Résumé :
Celui qui croyait se divertir entre amis au spectacle notoire d’un doux dingue des lettres se retrouve piégé, pire qu’un moucheron dans l’étau poisseux d’une plante carnivore. Le narrateur de L’Épris littéraire, jeune auteur démuni, se laisse entraîner à visiter l’appartement où vit reclus, servi par une digne copie de sa bonne Céleste, un authentique clone de Marcel Proust. De fait, rien ne manque : calfeutrage, tisane, manuscrits épars, physique déconfit, quintes de toux et mobilier d’époque. L’endroit se visite comme une étape touristique dont il devient un habitué. Mais c’est sur Céleste que notre romancier, aussi charitable qu’en panne d’inspiration, ne tarde pas à braquer ses regards ; une Céleste boiteuse, tatoué et silencieuse. Il en devient l’amant et bien plus encore, au point de n’être plus, à force d’empathie et de candeur, que l’objet soumis d’un processus pervers.

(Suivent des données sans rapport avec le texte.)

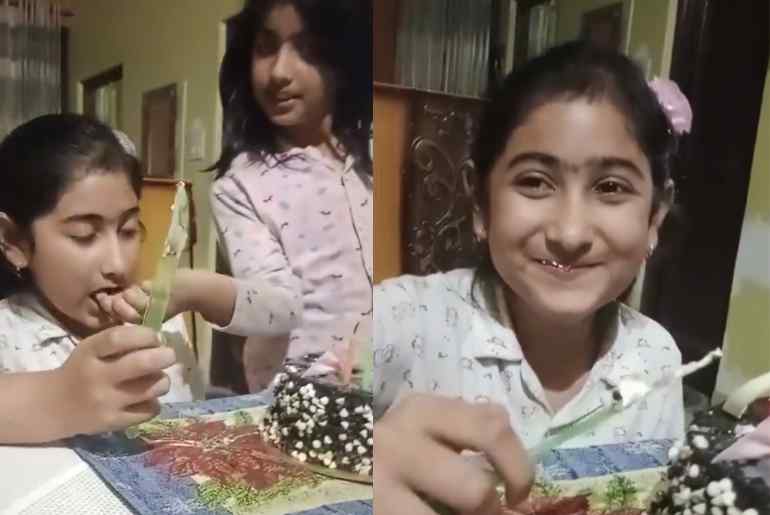 Punjab girl dies after cake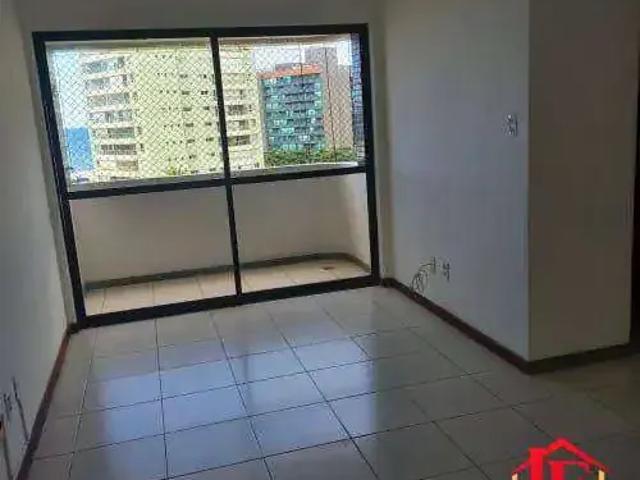 Apartamento para Locação em Salvador/BA Jardim Armação 2 Quartos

Telle est la leçon du petit théâtre de la cruauté que nous sert sur un plateau Julien Leschiera qui, avec l’impitoyable rigueur d’un Polanski et le ritualisme glaçant d’un Buñuel, exhibe l’asservissement psychique d’un individu consentant, passant du statut de simple visiteur au rôle de victime jetée en pâture au machiavélisme méticuleux d’une créature pitoyable et sadique. Autant Mes vies parallèles, son premier roman au Dilettante, récit des tribulations affectives et sociales d’un ectoplasme placide, relevait d’un burlesque relatif, autant ce second récit étreint le lecteur avec l’inexorable patience d’un sable mouvant, l’appétit effroyable du boa qui engloutit la chèvre : le roman hallucinant d’une dévoration psychologique.